* _WHAT IS REQUIRED_
Where an entry contains an image, leave the image out; restate everything else exactly.

⁂

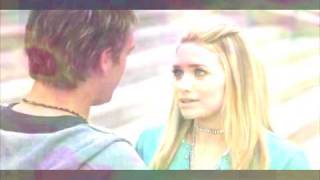 ** New york Minute** - KEVIN RUDOLF    ^Scarred ^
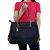 Bolsa Feminina Chenson Ombro Preta - 84123 - Imagem 3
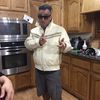 Joey Partida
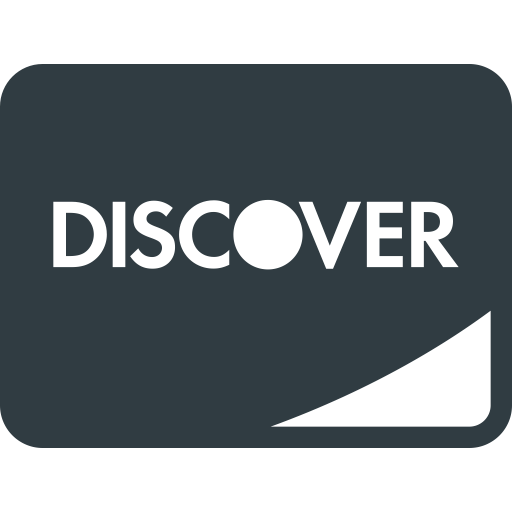 Discover Icon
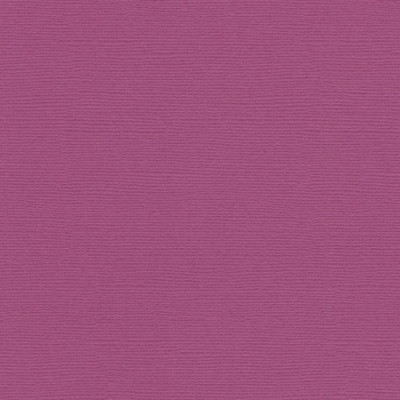 Pack de 5 Cartulinas Texturizadas Violet 30x30 cm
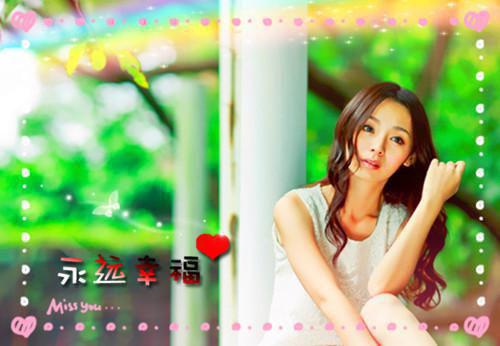 4种对眼睛最好的食物记得要多吃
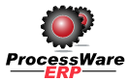 ProcessWare ERP ProcessWare ERP
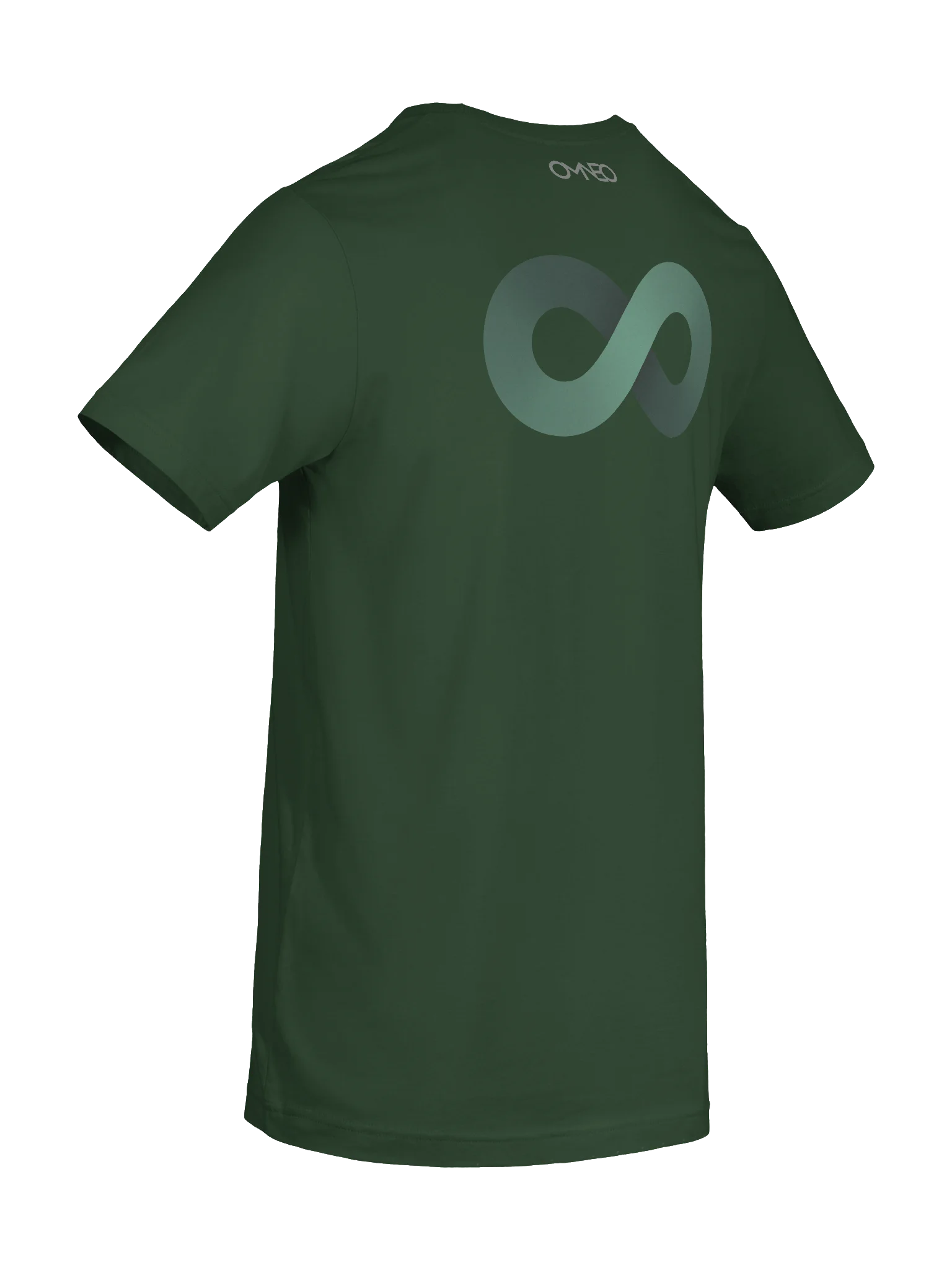 Infinite Tee product image (8)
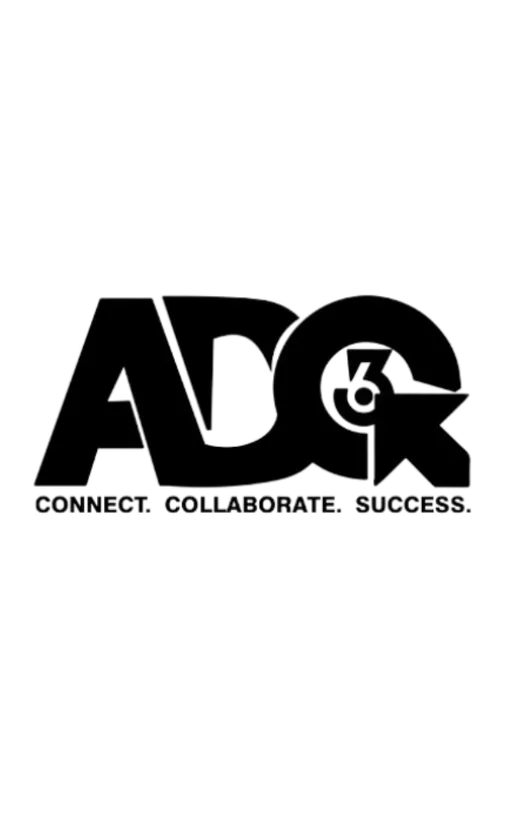 Savshka Digital Media Pvt Ltd -Adcliq360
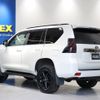 toyota land-cruiser-prado 2022 -TOYOTA--Land Cruiser Prado 3BA-TRJ150W--TRJ150-0145748---TOYOTA--Land Cruiser Prado 3BA-TRJ150W--TRJ150-0145748- image 5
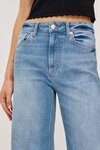 Rails GETTY CROP Jean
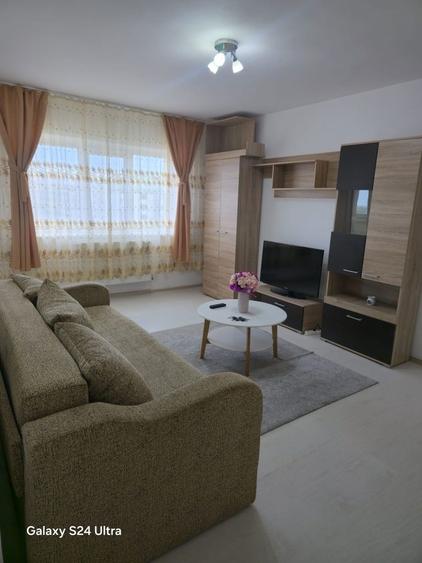 Inchiriere garsoniera M11 zona LIDL - 7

⁂

* _EXERCISE ANSWER_
 ** New york Minute** - KEVIN RUDOLF    ^Scarred ^
 Bolsa Feminina Chenson Ombro Preta - 84123 - Imagem 3
 Joey Partida
 Discover Icon
 Pack de 5 Cartulinas Texturizadas Violet 30x30 cm
 4种对眼睛最好的食物记得要多吃
 ProcessWare ERP ProcessWare ERP
 Infinite Tee product image (8)
 Savshka Digital Media Pvt Ltd -Adcliq360
 toyota land-cruiser-prado 2022 -TOYOTA--Land Cruiser Prado 3BA-TRJ150W--TRJ150-0145748---TOYOTA--Land Cruiser Prado 3BA-TRJ150W--TRJ150-0145748- image 5
 Rails GETTY CROP Jean
 Inchiriere garsoniera M11 zona LIDL - 7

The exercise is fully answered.